Panggih bercerita kepada saya tentang hasil empat kamera penjebak itu. Dua tahun silam, seekor komodo betina mulai menggali lubang kamuflase sebagai pertahanan dari komodo dan predator lain. Selang sebulan, komodo betina itu dating kembali ke sarang dan mulai menutupi lubang. Artinya, ia telah menyimpan telur-telurnya ke dalam lubang. Hari-hari berikutnya, ia harus menjaga telur dari serangan musuh.
Rupanya ia cukup tangguh, berhasil mengusir komodo lain, yang berusaha mengganggu.
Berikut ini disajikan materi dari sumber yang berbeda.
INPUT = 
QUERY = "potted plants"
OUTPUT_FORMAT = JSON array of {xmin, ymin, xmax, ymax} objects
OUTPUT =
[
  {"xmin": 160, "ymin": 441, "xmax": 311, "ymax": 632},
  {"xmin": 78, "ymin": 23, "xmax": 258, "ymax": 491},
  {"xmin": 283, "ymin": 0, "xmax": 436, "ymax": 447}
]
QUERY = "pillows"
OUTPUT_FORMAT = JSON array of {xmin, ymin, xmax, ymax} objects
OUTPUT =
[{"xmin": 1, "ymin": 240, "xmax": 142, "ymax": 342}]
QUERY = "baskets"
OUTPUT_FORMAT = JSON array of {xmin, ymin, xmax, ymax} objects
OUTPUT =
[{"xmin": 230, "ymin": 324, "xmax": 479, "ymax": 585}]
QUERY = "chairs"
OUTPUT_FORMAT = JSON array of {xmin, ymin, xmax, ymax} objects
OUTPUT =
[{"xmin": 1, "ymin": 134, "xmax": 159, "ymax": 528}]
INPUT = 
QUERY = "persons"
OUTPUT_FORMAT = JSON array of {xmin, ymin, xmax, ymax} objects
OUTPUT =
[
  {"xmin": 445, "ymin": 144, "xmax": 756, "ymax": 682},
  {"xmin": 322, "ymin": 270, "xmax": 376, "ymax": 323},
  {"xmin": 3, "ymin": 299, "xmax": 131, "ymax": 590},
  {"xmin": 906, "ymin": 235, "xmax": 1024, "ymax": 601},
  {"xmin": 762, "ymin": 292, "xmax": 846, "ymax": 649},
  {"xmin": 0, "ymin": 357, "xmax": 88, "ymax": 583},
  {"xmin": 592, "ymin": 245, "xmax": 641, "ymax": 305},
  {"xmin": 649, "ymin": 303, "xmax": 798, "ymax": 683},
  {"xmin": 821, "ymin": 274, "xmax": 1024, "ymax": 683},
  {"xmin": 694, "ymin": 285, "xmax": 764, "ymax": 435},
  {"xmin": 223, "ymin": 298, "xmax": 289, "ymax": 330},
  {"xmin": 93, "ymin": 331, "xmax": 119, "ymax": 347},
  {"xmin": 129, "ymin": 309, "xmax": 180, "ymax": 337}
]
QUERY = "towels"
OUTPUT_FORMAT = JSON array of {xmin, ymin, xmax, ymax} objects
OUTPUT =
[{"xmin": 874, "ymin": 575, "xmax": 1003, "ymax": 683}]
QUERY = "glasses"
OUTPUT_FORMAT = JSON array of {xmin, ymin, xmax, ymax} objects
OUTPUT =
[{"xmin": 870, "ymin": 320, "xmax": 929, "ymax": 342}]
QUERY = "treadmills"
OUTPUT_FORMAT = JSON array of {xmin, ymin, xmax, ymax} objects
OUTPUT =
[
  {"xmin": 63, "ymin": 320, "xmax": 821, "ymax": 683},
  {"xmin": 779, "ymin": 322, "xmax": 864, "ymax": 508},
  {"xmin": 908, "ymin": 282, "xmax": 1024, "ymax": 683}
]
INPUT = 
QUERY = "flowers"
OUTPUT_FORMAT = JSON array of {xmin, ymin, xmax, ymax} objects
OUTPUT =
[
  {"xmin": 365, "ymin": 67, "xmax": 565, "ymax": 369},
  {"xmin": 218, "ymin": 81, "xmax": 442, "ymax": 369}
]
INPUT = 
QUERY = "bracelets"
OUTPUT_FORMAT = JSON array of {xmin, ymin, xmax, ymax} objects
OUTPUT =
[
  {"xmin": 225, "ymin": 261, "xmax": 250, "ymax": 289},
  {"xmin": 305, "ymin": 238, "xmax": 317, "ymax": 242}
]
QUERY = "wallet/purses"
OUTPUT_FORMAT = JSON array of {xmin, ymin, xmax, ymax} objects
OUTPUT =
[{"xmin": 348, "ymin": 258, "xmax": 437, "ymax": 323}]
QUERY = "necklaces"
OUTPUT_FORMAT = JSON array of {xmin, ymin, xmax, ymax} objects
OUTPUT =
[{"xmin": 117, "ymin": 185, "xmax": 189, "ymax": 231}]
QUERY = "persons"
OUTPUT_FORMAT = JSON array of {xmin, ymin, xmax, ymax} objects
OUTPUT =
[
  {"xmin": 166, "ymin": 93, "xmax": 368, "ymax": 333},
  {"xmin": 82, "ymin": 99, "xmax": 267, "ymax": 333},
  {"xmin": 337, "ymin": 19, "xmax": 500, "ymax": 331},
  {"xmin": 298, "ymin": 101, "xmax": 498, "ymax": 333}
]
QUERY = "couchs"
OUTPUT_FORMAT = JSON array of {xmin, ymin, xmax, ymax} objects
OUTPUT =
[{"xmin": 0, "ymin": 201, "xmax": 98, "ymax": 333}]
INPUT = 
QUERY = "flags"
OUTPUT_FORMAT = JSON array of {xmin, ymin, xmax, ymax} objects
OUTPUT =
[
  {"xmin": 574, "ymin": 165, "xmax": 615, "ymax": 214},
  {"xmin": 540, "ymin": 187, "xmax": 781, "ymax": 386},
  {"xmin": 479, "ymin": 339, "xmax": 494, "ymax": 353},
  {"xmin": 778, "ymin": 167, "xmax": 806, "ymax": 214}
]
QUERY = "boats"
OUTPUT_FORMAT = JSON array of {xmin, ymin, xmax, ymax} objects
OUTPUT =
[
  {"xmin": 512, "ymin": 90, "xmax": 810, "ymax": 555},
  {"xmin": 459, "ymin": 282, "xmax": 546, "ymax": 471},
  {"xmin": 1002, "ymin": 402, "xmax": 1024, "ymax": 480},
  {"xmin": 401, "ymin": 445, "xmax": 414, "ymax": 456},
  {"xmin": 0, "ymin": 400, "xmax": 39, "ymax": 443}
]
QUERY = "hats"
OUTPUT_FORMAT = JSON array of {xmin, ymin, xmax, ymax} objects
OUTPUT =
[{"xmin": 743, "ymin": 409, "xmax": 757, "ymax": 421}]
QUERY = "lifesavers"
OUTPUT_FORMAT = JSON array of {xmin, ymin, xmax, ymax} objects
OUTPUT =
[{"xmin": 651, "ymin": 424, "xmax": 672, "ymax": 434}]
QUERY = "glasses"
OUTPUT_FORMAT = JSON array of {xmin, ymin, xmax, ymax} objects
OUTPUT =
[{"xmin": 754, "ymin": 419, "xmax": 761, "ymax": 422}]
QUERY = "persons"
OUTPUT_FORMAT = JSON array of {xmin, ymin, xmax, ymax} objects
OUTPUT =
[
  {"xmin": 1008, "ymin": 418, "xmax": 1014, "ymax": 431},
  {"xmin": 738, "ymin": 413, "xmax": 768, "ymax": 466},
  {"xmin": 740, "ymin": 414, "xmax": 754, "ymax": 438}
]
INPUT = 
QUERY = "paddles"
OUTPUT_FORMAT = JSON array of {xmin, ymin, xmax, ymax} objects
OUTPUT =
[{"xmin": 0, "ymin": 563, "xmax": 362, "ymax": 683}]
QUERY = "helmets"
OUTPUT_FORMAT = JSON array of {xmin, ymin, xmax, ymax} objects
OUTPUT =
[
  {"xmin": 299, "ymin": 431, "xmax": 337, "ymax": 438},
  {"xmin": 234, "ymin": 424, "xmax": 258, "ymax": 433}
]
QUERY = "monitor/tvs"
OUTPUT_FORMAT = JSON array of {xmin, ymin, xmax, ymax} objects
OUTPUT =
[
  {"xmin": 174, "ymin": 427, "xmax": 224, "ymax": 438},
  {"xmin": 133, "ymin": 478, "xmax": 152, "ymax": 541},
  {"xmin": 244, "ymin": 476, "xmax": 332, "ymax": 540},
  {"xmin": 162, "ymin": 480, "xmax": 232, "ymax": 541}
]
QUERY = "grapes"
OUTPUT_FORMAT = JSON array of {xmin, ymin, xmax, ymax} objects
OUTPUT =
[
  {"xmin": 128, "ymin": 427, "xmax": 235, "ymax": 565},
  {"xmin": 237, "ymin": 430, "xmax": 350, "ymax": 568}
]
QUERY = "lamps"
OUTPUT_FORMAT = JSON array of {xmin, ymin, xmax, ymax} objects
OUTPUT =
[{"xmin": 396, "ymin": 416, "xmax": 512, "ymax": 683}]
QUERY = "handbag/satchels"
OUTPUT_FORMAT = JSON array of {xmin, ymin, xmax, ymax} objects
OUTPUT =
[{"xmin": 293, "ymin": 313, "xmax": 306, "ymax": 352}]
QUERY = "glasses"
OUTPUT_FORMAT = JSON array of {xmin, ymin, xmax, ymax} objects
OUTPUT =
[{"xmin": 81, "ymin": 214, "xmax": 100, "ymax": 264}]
Serangan lain datang lagi di hari lain. Musuh tak berhasil menjamah sarang telurnya, lantaran banyaknya lubang kamuflase dan letak telur yang cukup dalam.
Akhirnya, kabar gembira terdengar. Awal tahun lalu, telur-telur itu menetas. “Sayang sekali, dari 16 telur yang menetas, ada satu anak komodo yang keluar dari jaring yang kami pasang,” keluh Panggih.
“Melihat komodo di Riung adalah bonus. Sebulan kita di Ontoloe belum tentu ketemu mereka,” ujar Panggih sembari berkelakar. “Pasalnya, komodo di sini justru akan lari menjauh saat bertemu manusia. Kalau di Taman Nasional Komodo, orang akan mudah melihat mereka.”
Sampai sekarang pun para pejalan tidak begitu tertarik melihat komodo di Ontoloe. Alasannya, mereka harus menunggu sampai waktu yang tidak pasti. Biasanya, para pejalan berniat singgah ke pulau ini hanya untuk berjumpa dengan satwa malam yang menjadi simbol superhero fiksi.
Ketika senja mulai menjingga, kami menyaksikan pemandangan yang menakjubkan dari atas perahu motor yang melaju. “Lihat disana, itu kelelawarnya. Sebentar lagi mereka akan terbang,” ujar Saverio dengan aksen Flores. Lelaki itu seorang petugas taman wisata. “Sebentar lagi mereka akan terbang. Ribuan!”
Saya menyaksikan kelelawar-kelelawar bergelantungan di pepohonan. Saat senja semakin pekat, suara kepakan sayap dan lengkingan ribuan kelelawar ini memecah kesenyapan semesta. Kebun buah adalah incaran mereka. Mereka kerap dituduh sebagai musuh para warga pemilik kebun buah yang nyaris ludes diserbu satwa malam itu.
Fenomena alam ini hanya terjadi di Ontoloe, dari sekian pulau yang ada di kawasan lestari ini. Kabarnya, jumlah kelelawar di sini mencapai 33.000 ekor. Saya percaya saja ketimbang harus bersusah payah menghitung sendiri. Saat pagi buta, kawanan kelelawar itu akan kembali ke Ontoloe, dan tidur kembali sepanjang mentari terjaga. Ini mirip dengan cerita-cerita Drakula.
Saya bersama Panggih dan teman-teman dari kantor Resor Riung, menumpang perahu motor untuk menjelajahi perairan Flores. Hening alam terpecahkan oleh deru mesin perahu kami. Ombak mengayun, ditingkahi tiupan angin. Sesekali Panggih memberi aba-aba kepada jurumudi untuk menambah laju atau membetulkan arah tujuan.
“Pulau apa itu mas,” tanya saya ke Panggih.
“Itu pulau Rutong,” jawabnya.
Kami beringsut merapat ke pantainya. Dari kejauhan, tampak beberapa kapal bersandar yang membawa para pejalan mancanegara untuk menjelajahi alam bawah laut Rutong.